Monday, August 2, 2010: Casa Maria and Spanish


When we arrived at Casa Maria today, we found out that 2 people had passed away over the weekend. One of them was a man who was overly friendly with the ladies and I feel a little guilty that I have spent most of my time trying to keep an arm’s length or more away from him. I don’t recognize the name of the other man, but it’s very sad nevertheless. I’m curious as to what people were told about their passing, and since most are unable to leave the facility, I wonder if they got a chance to say their goodbyes.

The atmosphere was livelier today, and I watched several interesting interactions in the back room. One man was playing ball with the OT practice group and it’s the most I’ve seen him interact with anyone. Other residents were painting crosses and a group of men were talking while sanding some wood. This was so different from the regular arrangement around the perimeter of the courtyard, and the residents seemed to enjoy themselves, smiling and happy, showing off their artwork. It was a dramatic shift from the norm, in a great way.

Afterward, we interviewed a man more in depth and started listening to his story about how he came to live in Casa Maria. It was really sad, like a soap opera, with so many twists and turns to it. I’ve been reading the book by Rigoberta Menchu, a Mayan woman who learned Spanish so she could tell her story and then she won the Nobel Peace Prize. I’m halfway through the book, and I wish I would have read it sooner because it tells a lot about what people go through here. It’s not really Rigoberta’s story, but a narrative about her people.

Anyway, the man I interviewed today, his story was a striking parallel to her story told in the book. It went from words in a book to suddenly becoming real, and it’s terrifying that anyone could live a life like that. An example I can give is about working on the coffee farms (or fincas) here, or at least in the past. Hundreds of people live on the finca, sleeping on the floor of a covered patio with no walls, with animals and children, no bathrooms, and very little food. They stay here for months, work incredibly hard for fractions of a dollar for a long day of exhausting work. Their kids die on these fincas from malnutrition or illnesses, and then the people are docked pay for the burial expense, then may be asked to leave if they miss work to mourn their dead child.

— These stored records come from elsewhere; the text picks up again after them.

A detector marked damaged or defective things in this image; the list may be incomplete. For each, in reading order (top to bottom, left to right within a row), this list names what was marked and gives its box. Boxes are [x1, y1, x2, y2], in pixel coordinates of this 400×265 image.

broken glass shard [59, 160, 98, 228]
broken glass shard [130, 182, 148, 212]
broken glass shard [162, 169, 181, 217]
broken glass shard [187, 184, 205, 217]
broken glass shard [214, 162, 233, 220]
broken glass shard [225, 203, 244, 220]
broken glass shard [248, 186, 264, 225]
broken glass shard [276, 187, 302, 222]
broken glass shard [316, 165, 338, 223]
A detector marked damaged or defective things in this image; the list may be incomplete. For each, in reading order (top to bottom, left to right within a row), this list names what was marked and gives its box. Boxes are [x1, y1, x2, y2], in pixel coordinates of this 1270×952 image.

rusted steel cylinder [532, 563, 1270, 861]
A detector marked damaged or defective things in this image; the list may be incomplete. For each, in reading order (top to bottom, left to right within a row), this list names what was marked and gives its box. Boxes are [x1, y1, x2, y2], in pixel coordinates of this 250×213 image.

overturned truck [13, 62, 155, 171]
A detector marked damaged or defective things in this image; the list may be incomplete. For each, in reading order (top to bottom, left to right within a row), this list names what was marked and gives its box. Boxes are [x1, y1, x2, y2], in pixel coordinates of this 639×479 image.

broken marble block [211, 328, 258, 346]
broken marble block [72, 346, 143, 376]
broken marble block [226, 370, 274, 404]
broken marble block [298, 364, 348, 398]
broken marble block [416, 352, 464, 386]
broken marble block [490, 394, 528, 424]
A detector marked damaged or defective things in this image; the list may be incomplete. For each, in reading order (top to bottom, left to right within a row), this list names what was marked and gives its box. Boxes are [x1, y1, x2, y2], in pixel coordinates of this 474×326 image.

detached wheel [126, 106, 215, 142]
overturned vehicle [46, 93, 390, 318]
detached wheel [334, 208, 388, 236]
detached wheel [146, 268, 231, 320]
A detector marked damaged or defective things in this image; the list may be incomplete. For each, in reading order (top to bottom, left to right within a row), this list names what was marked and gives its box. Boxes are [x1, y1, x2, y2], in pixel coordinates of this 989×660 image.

This is what is said in the Rigoberta Menchu book, and it’s not the far off from this man’s story. It’s sad to hear, but I’m glad he shared it with us.

On a lighter note- I returned to Spanish class with my teacher Jessica, and we went over something else in Spanish. She’s teaching me parts of grammar and told me that I say things that long way, which is sort of correct, but that I sound funny. So we went over pronouns or something of the sort. I never really know what to call them, but it helps shorten my sentences and I can understand more of what people say to me so I guess that’s a good thing.